I've ripped and torn my elbow twice. Different injuries. I don't care. I LOVE to throw a baseball. Don't ask me why, I can't explain it. I threw hard as a kid, good control, great curve, and nasty sinker. I loved to hit as well. Not much for average, but surprising power. A few home runs here and there over my career. Oddly enough, I was and remain one of those players that was just born with great hands. Didn't practice much, didn't like to field the ball much either. But the ball always stuck in my glove if I got to it. Just one of those things.
The years have passed and I don't play anymore, but I still follow the game. And when Spring rolls around I always get the itch to go outside and start throwing again. Every year. This year is different because I won't be doing that for the first time in many years. The elbow really screams when I throw. So does the shoulder, the back and sometimes a few other places as well. When I swing a bat, my back always balks a bit, so do the knees and hips. I think its time to quit.
But I still want to loosen up one more time. Stretch out in the sun, toss a few, warm up in the bullpen and go into the game. Aaahh, yes. Rock back, lift my left leg up while twisting back, coiling like a spring.
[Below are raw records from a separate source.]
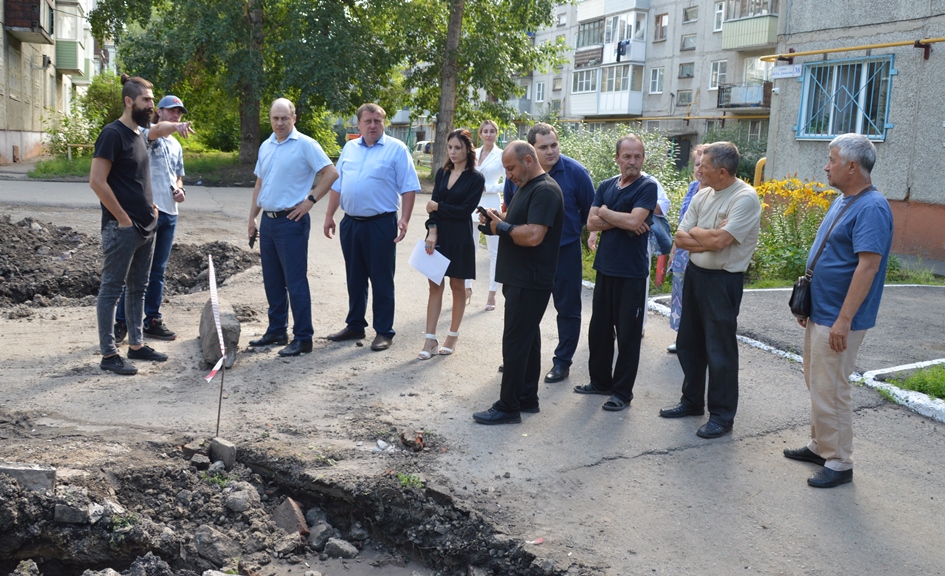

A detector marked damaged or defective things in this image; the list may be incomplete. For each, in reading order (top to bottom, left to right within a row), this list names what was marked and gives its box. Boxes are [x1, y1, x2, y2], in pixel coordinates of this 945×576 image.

broken concrete chunk [208, 438, 236, 470]
broken concrete chunk [0, 462, 56, 492]
broken concrete chunk [320, 536, 358, 560]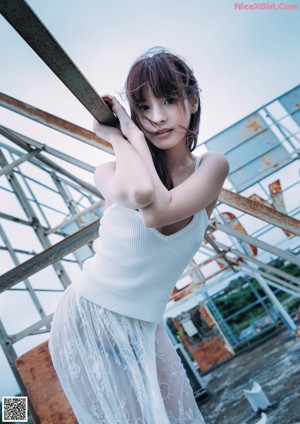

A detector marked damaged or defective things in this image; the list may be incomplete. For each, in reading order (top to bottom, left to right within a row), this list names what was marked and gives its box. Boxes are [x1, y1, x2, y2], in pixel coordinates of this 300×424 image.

rusty metal bar [0, 0, 119, 128]
rusty metal bar [0, 93, 112, 154]
rusty metal bar [218, 188, 300, 237]
rusty metal bar [0, 220, 99, 294]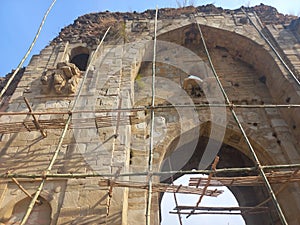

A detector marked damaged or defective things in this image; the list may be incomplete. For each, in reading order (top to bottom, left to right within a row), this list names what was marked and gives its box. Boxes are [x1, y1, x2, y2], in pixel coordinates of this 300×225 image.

damaged parapet [40, 61, 82, 94]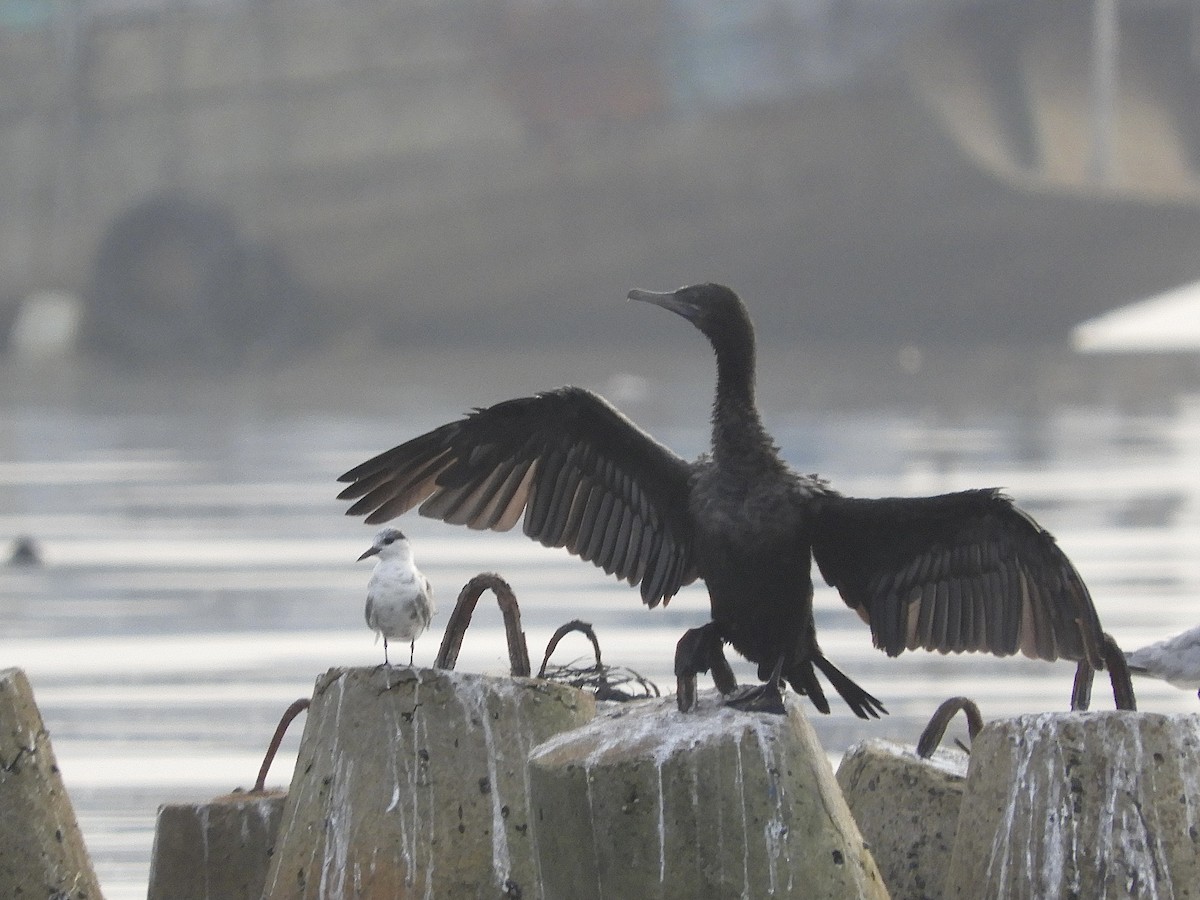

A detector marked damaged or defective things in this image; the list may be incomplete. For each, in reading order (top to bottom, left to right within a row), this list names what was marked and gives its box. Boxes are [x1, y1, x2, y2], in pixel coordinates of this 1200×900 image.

rusty rebar loop [429, 578, 528, 676]
rusty rebar loop [540, 624, 604, 681]
rusty rebar loop [250, 700, 309, 792]
rusty rebar loop [916, 696, 984, 763]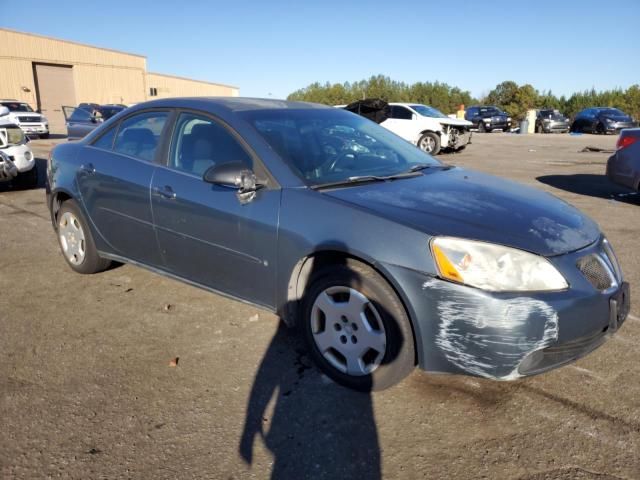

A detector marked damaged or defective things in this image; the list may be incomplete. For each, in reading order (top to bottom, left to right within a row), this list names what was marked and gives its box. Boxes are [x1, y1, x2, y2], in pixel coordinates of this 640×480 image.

wrecked vehicle [0, 106, 37, 188]
wrecked vehicle [46, 96, 632, 390]
damaged front bumper [382, 238, 628, 380]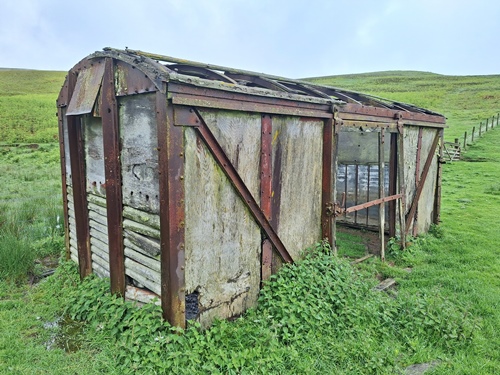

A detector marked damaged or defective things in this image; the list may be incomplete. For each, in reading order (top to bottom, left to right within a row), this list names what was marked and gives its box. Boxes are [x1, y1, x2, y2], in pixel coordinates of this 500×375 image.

rusted metal frame [66, 70, 92, 278]
rusted metal frame [101, 58, 125, 296]
rusted metal frame [156, 92, 186, 328]
rusted metal frame [191, 107, 292, 262]
rusted metal frame [168, 85, 332, 113]
rusted metal frame [404, 131, 440, 234]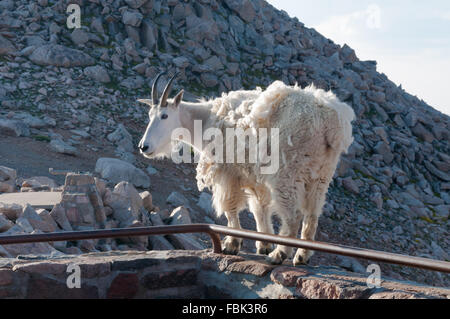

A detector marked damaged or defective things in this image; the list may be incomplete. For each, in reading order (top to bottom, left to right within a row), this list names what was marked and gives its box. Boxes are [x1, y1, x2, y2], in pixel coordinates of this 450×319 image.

rusted metal pipe [0, 224, 448, 274]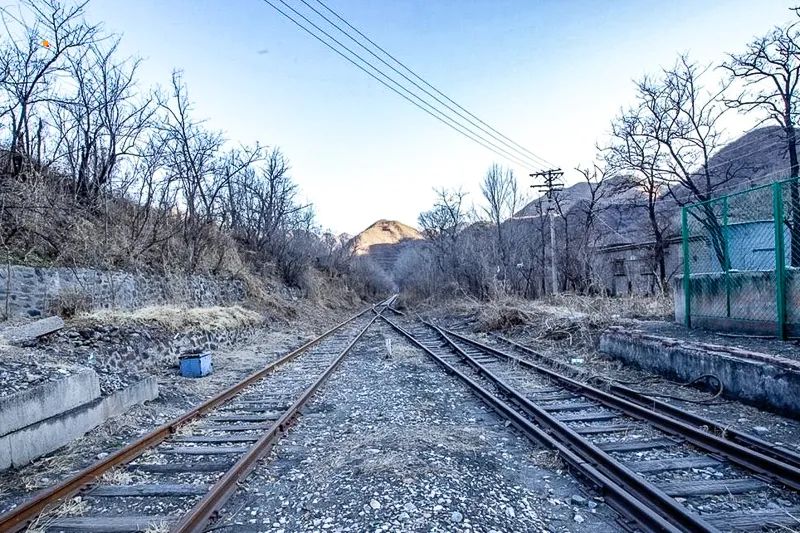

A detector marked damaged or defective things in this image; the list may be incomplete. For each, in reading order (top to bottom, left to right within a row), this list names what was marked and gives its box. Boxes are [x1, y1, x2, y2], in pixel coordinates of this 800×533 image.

rusty railway track [0, 296, 394, 532]
rusty railway track [380, 312, 800, 532]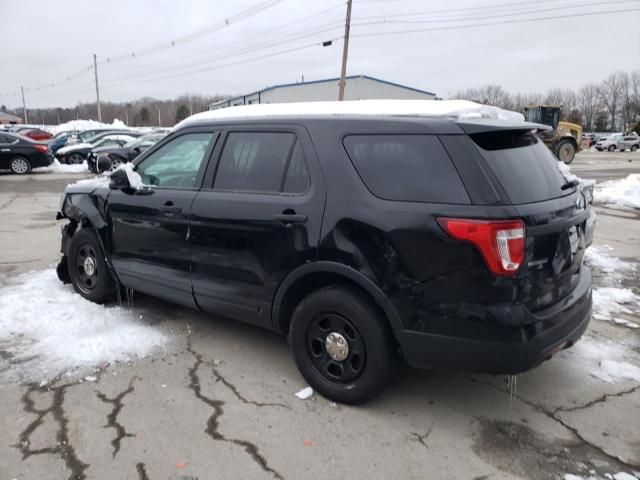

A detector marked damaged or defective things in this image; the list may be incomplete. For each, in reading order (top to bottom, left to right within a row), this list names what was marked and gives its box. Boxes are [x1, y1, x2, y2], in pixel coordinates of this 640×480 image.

cracked pavement [0, 155, 636, 480]
cracked bumper [398, 268, 592, 374]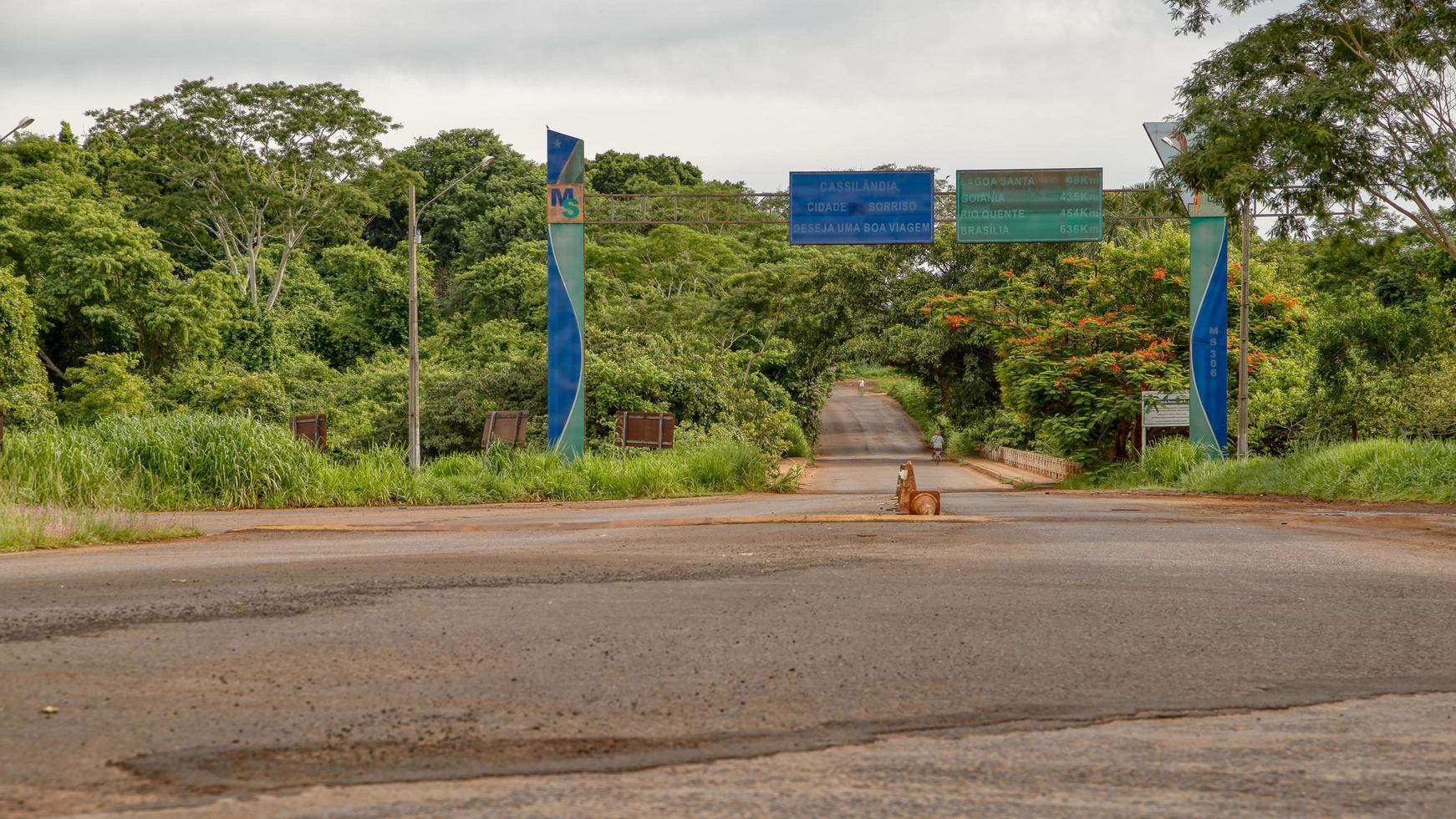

Reach back and extend the arm, hands relaxed, fingers across the seams. Balance. Find the catcher's glove, focus, focus,...focus, concentrate....see it in my mind. Now power up, get excited, stay focused. Go...flex the back knee just a bit, drop and DRIVE.....hard, swing the leg downhill off the mound and plant. Your pushing......pushing hard....the torso torqueing as your arms extend, the shoulders rotate toward the plate, the wrists tense, then relax, the foot plants and the hips rotate, pulling the arms faster and faster with the elbow leading and the forearm flattening out behind, muscles, tendons, ligaments and tissue all straining to keep up as you EXPLODE off the back foot and snap the wrist in release. You continue forward and your arm whips around toward the ground, but you don't care. The missile is released and you don't really care about anything else. If you did your job it is going about 90 mph and will cover the distance to the catcher in less than 54/100 seconds, the batter will have about 32/100 seconds to find the ball and decide if he wants to swing because it will take him the rest of the time to actually swing the bat.
But I just want to pop the mitt one more time, one more time, just one more time. God, I love this game.